Stored records:

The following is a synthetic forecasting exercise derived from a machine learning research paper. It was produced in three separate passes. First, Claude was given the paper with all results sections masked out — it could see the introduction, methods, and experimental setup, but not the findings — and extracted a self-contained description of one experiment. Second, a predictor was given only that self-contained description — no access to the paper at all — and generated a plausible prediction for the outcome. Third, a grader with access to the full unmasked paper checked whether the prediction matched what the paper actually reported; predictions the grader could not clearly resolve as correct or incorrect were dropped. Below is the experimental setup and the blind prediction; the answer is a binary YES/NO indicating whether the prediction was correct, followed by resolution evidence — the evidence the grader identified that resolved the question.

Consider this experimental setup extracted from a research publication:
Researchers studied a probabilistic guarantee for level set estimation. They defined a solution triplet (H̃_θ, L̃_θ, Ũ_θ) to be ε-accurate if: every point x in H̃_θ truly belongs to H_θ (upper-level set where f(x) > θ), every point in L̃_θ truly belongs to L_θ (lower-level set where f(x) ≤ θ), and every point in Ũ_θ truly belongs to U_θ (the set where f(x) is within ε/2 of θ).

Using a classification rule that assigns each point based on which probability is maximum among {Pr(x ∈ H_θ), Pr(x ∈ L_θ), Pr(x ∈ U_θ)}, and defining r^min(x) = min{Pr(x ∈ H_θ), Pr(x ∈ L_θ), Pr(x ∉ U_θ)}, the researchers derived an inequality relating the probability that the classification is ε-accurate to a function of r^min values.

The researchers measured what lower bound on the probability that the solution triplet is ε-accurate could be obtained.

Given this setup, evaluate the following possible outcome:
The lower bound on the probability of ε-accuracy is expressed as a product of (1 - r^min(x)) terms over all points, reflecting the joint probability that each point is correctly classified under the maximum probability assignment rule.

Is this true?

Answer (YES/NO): NO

To do:
Reproduce every entry above. Make each line identical to the original.

Reply to the task:
The following is a synthetic forecasting exercise derived from a machine learning research paper. It was produced in three separate passes. First, Claude was given the paper with all results sections masked out — it could see the introduction, methods, and experimental setup, but not the findings — and extracted a self-contained description of one experiment. Second, a predictor was given only that self-contained description — no access to the paper at all — and generated a plausible prediction for the outcome. Third, a grader with access to the full unmasked paper checked whether the prediction matched what the paper actually reported; predictions the grader could not clearly resolve as correct or incorrect were dropped. Below is the experimental setup and the blind prediction; the answer is a binary YES/NO indicating whether the prediction was correct, followed by resolution evidence — the evidence the grader identified that resolved the question.

Consider this experimental setup extracted from a research publication:
Researchers studied a probabilistic guarantee for level set estimation. They defined a solution triplet (H̃_θ, L̃_θ, Ũ_θ) to be ε-accurate if: every point x in H̃_θ truly belongs to H_θ (upper-level set where f(x) > θ), every point in L̃_θ truly belongs to L_θ (lower-level set where f(x) ≤ θ), and every point in Ũ_θ truly belongs to U_θ (the set where f(x) is within ε/2 of θ).

Using a classification rule that assigns each point based on which probability is maximum among {Pr(x ∈ H_θ), Pr(x ∈ L_θ), Pr(x ∈ U_θ)}, and defining r^min(x) = min{Pr(x ∈ H_θ), Pr(x ∈ L_θ), Pr(x ∉ U_θ)}, the researchers derived an inequality relating the probability that the classification is ε-accurate to a function of r^min values.

The researchers measured what lower bound on the probability that the solution triplet is ε-accurate could be obtained.

Given this setup, evaluate the following possible outcome:
The lower bound on the probability of ε-accuracy is expressed as a product of (1 - r^min(x)) terms over all points, reflecting the joint probability that each point is correctly classified under the maximum probability assignment rule.

Is this true?

Answer (YES/NO): NO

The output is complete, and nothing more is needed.